Im Lift kehrte Stille ein und ich beobachte, wie die Zahl der Stockwerke auf der kleinen Tafel immer höher stieg.
Erst jetzt merkte ich, wie nervös ich war. Jedes Mal wenn wir an einem Stockwerk vorbei fuhren, entspannte sich mein Magen nur um in der nächsten Sekunden erneut zu verkrampfen.

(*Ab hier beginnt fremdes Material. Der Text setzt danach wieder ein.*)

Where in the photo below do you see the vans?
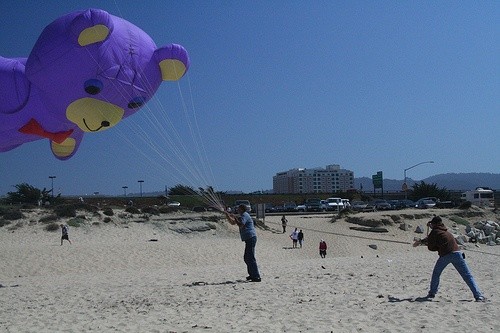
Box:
[305,198,351,211]
[460,193,466,202]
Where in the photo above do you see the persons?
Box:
[282,215,288,233]
[224,205,262,282]
[289,228,304,247]
[59,223,72,246]
[422,216,490,303]
[319,240,327,258]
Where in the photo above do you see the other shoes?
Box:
[246,276,251,280]
[423,295,434,300]
[249,277,261,282]
[476,296,491,302]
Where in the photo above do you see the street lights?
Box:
[122,186,128,195]
[404,161,434,203]
[48,176,56,197]
[138,181,144,196]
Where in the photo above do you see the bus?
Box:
[466,188,495,206]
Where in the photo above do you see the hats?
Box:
[238,204,247,210]
[428,216,442,224]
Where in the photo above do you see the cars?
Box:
[192,207,207,212]
[350,198,437,211]
[168,201,180,207]
[251,204,306,213]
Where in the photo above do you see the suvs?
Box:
[233,200,251,214]
[253,190,261,196]
[208,199,226,214]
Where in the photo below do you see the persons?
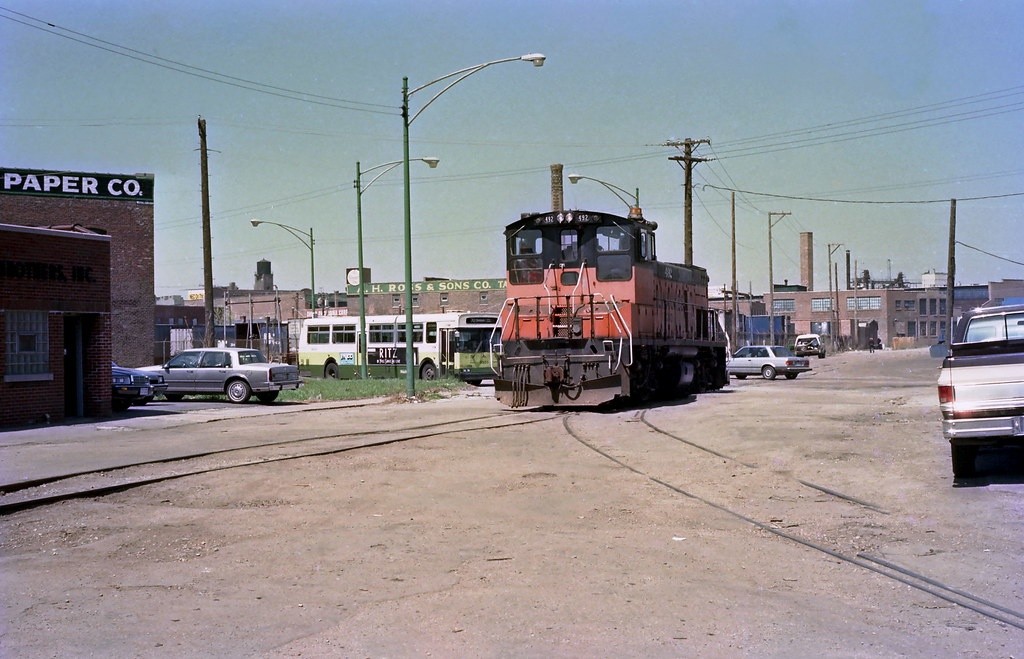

Lili bemerkte meine Anspannung. »Keine Angst. Du wirst ihn lieben.«
Bing.
Sofort nachdem Lili ihren Satz beendet hatte, waren wir angekommen.
Die Fahrstuhltür öffnete sich und Sonne fiel durch ein großes Fenster am anderen Ende des Büros. Verschwommen nahm ich die Silhouette eines Mannes wahr, der vor jenem großen Fenster stand, wahr.
Er hatte breite Schultern und trug einen Anzug. In seiner rechten Hand hielt er ein Glas vermutlich mit einem Drink.
Er drehte sich um und trat aus dem Sonnenlicht, sodass ich ihn nun besser sehen konnte. Was ich sah, ließ mich fast zum zweiten Mal heute das Bewusstsein verlieren.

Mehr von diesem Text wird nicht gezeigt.